Sunday, June 14, 2009

Toward a Mobile University


A nice article by Cara Bonnet on Apple's recent AcademiX 2009 conference at Duke University. The conference was one of four regional conferences focused on spurring change in teaching and scholarship. This was a very high quality conference that featured a number of very interesting speakers in the lovely setting of the Washington Duke Inn here in Durham, North Carolina. Apple's Scott Morris did an excellent job designing the conference's format to stimulate collaboration between colleagues, feature national and regional speakers, and showcase innovative uses of Apple technology in emerging digital learning environments.

Sunday, June 7, 2009

A Beautiful Math


A short film by Douglas Arnold and Johnathan Rogness of the University of Minnesota revealing the visual beauty of Moebius transformations in mathematics.

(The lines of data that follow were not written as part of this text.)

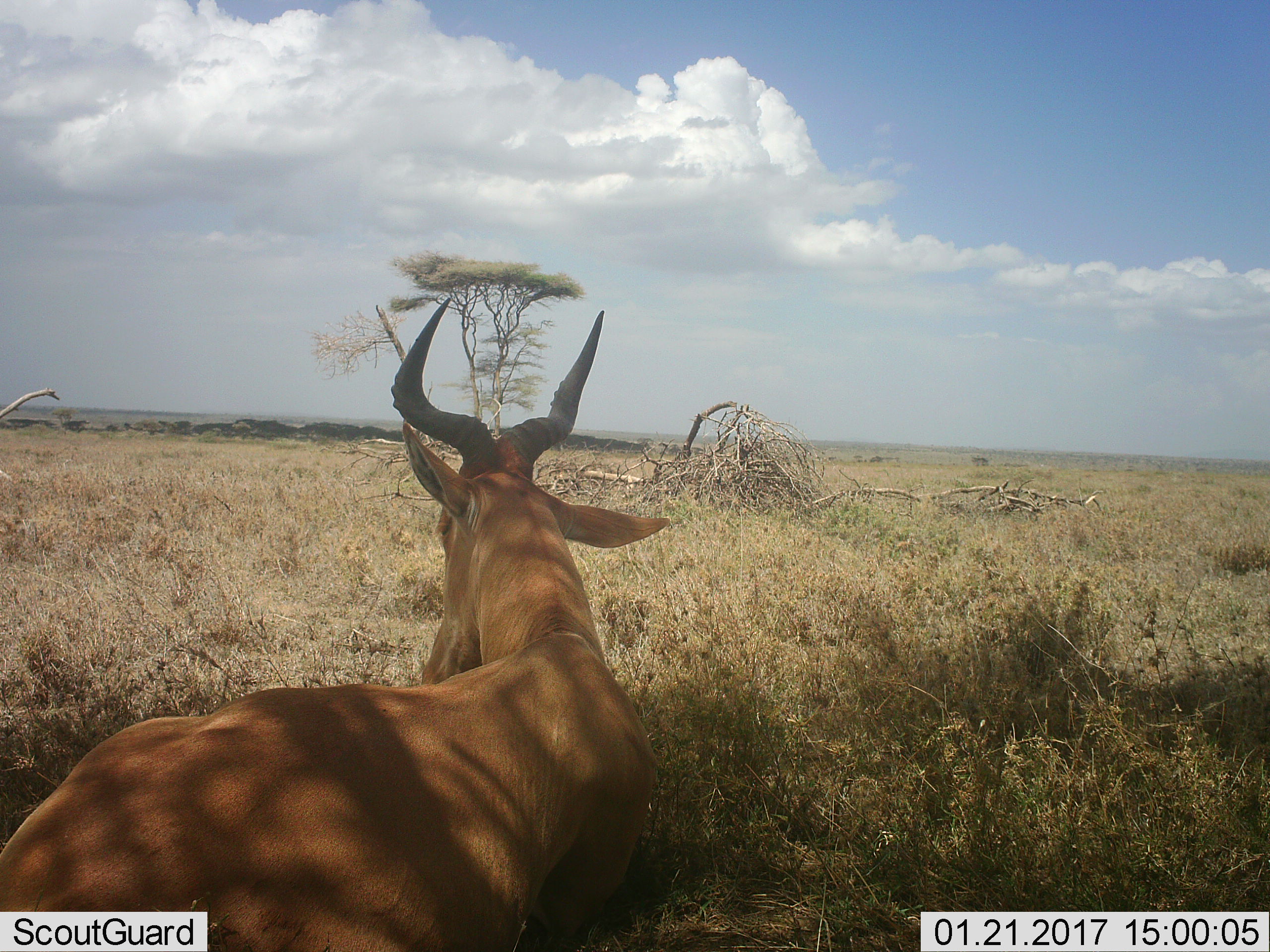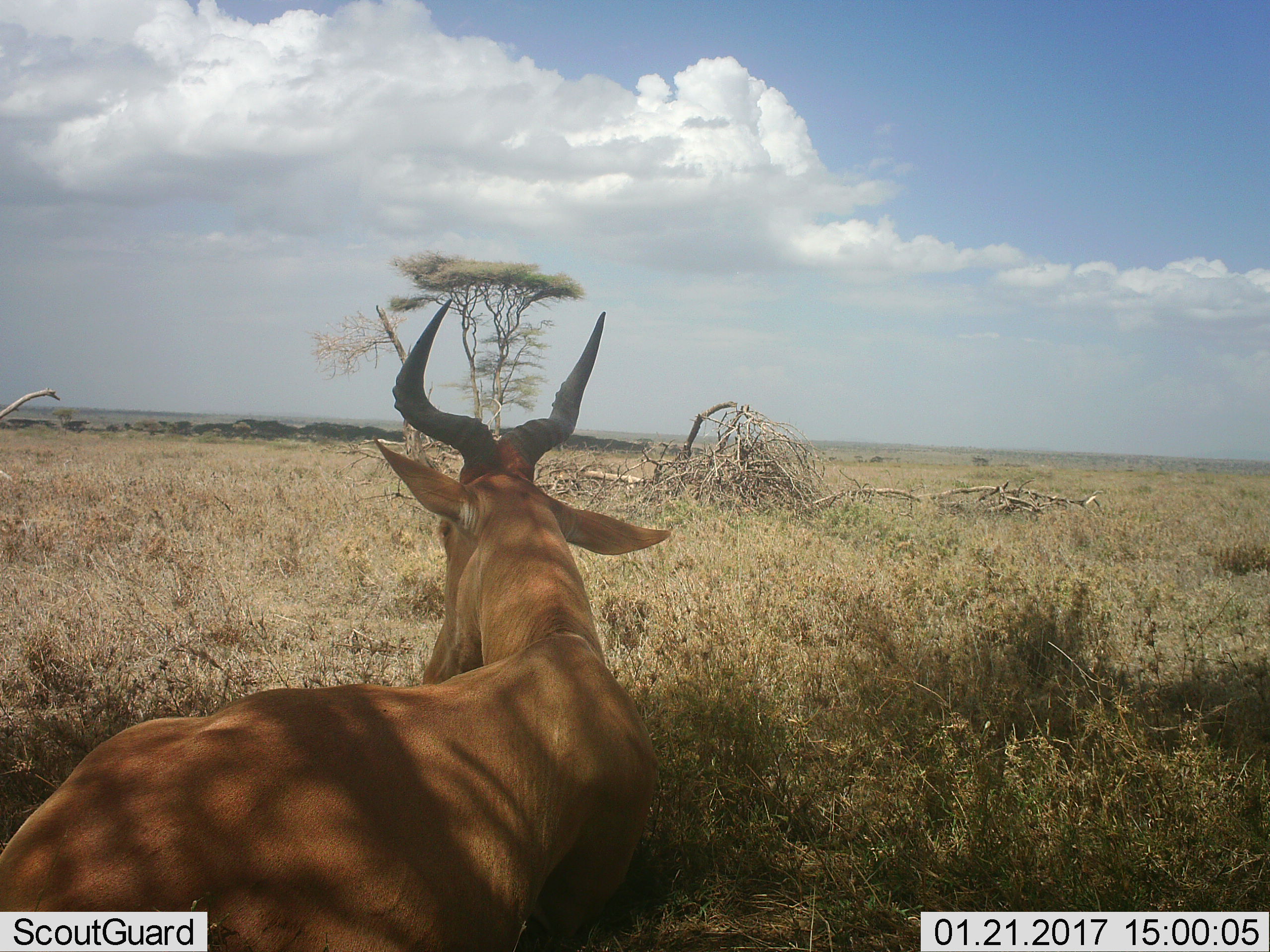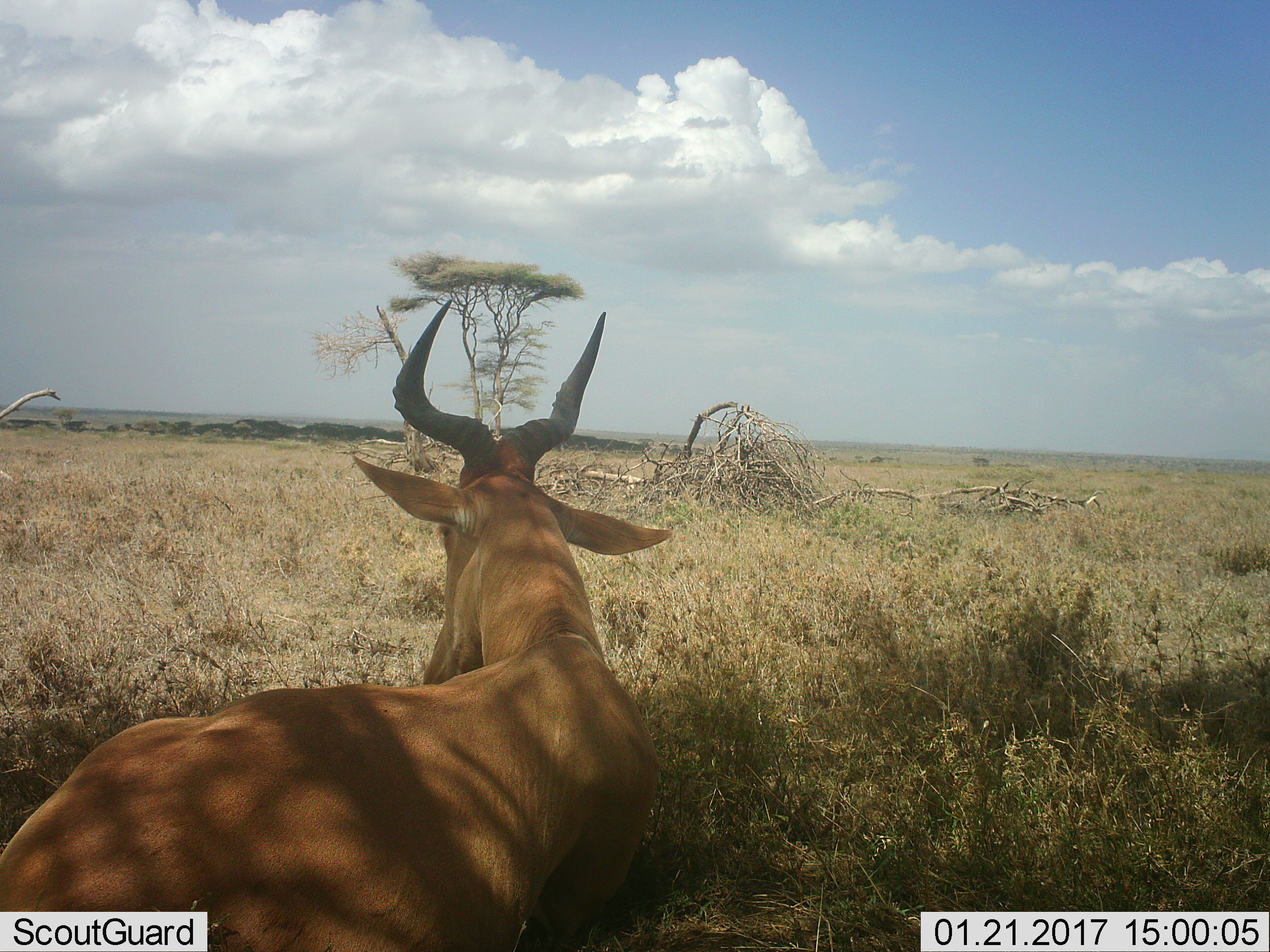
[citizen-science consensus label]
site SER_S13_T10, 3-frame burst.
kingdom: Animalia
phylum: Chordata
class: Mammalia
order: Artiodactyla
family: Bovidae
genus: Alcelaphus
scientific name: Alcelaphus buselaphus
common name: hartebeest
Hartebeest (Alcelaphus buselaphus), count 1. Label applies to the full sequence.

The video shows the four fundamental types of Moebius transformations (simple translations, dilations, rotations, inversions) and how complicated combinations of these transformations can be intuitively expressed in terms of the simple motion of a 3D sphere through which a light shines from a point source.

This is a beautiful and elegant example of how 3D visualizations can make something as complicated as combined Moebius transformations easier to understand and appreciate.

The full version is available here.

Tuesday, June 2, 2009

Reconstituted Worlds


This new video from GreenbushTV shows how you can discover a previously saved Open Cobalt virtual world using an in-world Web browser and then take steps to create a 3D hyperlink to that world after loading it from a web directory.

The capability of saving and accessing Open Cobalt worlds by leveraging the existing Web means that now anyone can create any number of virtual worlds and then make those worlds available to anyone with access to directories on which Open Cobalt's .c3d files are stored. It also means that our project is beginning to leverage already deployed Web infrastructures to support the distribution of, and access to, deeply collaborative virtual spaces.